Purpose: To investigate the statistical fit of alternative higher order models for summarizing the health-related quality of life profile generated by the EORTC QLQ-C30 questionnaire.
Methods: A 50% random sample was drawn from a dataset of more than 9,000 pre-treatment QLQ-C30 v 3.0 questionnaires completed by cancer patients from 48 countries, differing in primary tumor site and disease stage. Building on a "standard" 14-dimensional QLQ-C30 model, confirmatory factor analysis was used to compare 6 higher order models, including a 1-dimensional (1D) model, a 2D "symptom burden and function" model, two 2D "mental/physical" models, and two models with a "formative" (or "causal") formulation of "symptom burden," and "function."

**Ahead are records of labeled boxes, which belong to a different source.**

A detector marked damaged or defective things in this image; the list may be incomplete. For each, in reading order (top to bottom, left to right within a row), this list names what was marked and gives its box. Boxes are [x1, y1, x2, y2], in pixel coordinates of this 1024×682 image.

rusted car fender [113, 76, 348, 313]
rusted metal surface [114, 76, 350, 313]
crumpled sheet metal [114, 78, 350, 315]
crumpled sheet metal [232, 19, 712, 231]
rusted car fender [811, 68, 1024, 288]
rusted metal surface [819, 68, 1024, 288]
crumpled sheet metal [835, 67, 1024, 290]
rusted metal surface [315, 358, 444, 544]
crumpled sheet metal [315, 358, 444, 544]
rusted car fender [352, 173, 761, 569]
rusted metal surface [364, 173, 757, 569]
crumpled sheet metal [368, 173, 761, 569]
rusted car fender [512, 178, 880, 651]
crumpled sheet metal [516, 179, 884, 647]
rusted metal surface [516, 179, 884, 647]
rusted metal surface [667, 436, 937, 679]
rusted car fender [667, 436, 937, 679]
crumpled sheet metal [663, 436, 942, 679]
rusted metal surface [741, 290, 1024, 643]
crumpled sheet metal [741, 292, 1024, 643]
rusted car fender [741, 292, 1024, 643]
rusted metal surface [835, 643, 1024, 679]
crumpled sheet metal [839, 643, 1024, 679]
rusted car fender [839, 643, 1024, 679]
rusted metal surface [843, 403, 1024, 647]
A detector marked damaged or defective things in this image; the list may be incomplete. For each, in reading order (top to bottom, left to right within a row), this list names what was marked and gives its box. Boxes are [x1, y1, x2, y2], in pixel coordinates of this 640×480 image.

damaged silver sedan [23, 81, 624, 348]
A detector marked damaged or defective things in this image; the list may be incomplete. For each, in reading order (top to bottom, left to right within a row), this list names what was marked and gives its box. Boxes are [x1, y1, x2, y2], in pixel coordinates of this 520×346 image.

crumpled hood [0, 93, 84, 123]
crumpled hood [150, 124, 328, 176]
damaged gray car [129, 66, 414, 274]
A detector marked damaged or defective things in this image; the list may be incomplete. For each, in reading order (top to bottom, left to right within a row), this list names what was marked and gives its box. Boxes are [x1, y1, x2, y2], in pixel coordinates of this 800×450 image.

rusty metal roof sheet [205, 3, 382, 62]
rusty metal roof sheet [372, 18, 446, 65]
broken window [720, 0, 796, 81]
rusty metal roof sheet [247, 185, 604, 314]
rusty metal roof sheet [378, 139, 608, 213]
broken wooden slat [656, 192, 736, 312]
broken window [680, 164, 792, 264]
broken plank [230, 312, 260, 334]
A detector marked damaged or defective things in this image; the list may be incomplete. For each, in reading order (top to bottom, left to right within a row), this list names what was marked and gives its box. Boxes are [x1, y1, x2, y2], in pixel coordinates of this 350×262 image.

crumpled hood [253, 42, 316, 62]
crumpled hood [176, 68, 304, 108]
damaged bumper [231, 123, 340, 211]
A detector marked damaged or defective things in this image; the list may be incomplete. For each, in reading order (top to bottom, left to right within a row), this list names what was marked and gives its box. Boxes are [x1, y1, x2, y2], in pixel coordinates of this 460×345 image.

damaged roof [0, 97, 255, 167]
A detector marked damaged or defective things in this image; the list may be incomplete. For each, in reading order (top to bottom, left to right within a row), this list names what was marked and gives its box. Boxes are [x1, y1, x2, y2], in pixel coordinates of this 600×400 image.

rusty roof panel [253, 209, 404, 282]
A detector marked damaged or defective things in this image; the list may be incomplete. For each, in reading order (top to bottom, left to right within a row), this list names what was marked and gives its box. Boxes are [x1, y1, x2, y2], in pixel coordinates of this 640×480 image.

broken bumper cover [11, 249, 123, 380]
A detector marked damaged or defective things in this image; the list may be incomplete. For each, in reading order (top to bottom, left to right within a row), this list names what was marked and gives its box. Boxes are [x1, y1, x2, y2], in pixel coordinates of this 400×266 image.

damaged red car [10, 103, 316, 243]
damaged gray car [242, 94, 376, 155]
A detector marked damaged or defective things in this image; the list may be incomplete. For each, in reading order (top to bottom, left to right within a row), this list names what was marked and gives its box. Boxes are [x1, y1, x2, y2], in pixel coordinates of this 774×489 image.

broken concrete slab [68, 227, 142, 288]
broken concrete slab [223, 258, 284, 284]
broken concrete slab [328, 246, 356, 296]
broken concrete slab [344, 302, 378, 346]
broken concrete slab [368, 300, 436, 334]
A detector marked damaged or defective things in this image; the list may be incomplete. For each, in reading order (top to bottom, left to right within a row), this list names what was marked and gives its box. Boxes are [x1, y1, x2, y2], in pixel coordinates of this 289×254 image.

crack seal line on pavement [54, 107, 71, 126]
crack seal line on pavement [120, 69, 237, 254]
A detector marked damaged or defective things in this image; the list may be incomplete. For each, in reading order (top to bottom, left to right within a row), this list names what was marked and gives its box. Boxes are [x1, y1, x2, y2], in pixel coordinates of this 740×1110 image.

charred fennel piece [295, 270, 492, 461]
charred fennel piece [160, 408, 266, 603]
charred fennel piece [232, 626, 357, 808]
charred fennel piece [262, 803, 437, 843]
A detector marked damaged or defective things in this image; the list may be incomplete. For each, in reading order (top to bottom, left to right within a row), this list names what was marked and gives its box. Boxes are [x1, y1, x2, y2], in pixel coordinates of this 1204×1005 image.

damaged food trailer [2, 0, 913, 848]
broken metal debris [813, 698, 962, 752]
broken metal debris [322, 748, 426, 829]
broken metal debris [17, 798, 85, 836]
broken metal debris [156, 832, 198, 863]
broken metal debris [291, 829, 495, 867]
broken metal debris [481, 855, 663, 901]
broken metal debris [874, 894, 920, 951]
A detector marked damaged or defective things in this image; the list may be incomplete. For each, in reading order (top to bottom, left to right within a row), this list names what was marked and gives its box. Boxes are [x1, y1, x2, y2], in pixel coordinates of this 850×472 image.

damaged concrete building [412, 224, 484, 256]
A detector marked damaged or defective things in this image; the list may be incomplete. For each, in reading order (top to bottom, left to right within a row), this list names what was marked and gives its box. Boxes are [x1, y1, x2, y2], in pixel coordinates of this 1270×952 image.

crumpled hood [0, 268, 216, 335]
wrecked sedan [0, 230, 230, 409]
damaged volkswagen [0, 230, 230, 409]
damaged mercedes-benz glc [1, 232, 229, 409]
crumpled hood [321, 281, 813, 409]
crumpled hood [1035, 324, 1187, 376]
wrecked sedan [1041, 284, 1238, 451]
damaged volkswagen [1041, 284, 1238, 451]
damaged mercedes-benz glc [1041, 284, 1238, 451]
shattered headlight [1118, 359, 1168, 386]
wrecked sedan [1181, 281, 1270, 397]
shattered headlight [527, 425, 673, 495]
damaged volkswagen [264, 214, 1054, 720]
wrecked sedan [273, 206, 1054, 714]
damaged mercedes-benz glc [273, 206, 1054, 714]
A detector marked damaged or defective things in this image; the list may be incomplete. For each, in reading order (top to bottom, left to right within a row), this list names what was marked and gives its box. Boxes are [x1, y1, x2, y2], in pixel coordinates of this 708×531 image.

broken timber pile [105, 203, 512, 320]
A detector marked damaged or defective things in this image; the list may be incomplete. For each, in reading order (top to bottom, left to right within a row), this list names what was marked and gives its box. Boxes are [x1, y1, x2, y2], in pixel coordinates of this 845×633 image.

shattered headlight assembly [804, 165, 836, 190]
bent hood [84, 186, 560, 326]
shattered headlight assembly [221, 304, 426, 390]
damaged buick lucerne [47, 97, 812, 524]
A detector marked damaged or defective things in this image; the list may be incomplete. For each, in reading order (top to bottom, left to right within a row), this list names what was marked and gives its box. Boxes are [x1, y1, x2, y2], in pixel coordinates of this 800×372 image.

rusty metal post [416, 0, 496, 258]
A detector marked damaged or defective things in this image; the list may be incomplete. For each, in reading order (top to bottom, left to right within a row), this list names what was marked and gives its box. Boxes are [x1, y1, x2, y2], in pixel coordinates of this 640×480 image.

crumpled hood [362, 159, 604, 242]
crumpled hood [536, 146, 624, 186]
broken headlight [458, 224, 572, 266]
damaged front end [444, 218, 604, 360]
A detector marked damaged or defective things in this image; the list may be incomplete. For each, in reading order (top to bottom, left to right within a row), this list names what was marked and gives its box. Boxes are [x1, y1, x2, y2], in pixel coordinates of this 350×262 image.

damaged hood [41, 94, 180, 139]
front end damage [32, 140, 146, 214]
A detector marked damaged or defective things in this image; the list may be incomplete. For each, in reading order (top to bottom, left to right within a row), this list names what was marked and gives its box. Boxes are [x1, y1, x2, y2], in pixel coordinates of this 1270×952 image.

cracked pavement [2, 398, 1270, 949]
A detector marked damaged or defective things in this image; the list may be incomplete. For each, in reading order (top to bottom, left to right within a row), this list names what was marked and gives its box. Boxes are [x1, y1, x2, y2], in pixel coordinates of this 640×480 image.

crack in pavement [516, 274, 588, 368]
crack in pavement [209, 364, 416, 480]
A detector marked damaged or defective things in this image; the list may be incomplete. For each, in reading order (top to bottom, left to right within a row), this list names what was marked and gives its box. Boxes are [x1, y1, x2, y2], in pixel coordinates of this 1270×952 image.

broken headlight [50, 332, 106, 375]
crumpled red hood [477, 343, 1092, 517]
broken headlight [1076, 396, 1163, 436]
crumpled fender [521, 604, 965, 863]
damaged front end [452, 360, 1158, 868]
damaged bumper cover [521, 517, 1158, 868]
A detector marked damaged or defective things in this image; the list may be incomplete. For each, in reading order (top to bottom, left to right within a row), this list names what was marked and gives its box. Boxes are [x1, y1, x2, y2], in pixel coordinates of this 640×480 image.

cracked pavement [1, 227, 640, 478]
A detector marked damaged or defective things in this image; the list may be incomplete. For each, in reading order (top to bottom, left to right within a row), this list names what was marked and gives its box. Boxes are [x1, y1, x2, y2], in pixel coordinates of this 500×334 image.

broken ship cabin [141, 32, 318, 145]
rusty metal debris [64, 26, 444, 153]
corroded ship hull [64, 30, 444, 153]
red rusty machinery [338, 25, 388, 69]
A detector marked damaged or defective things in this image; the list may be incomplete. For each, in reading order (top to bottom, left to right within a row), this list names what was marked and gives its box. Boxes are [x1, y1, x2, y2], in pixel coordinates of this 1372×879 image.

Results: All of the models considered had at least an "adequate" fit to the data: the less restricted the model, the better the fit. The RMSEA fit indices for the various models ranged from 0.042 to 0.061, CFI's 0.90-0.96, and TLI's from 0.96 to 0.98. All chi-square tests were significant. One of the Physical/Mental models had fit indices superior to the other models considered.
Conclusions: The Physical/Mental health model had the best fit of the higher order models considered, and enjoys empirical and theoretical support in comparable instruments and applications.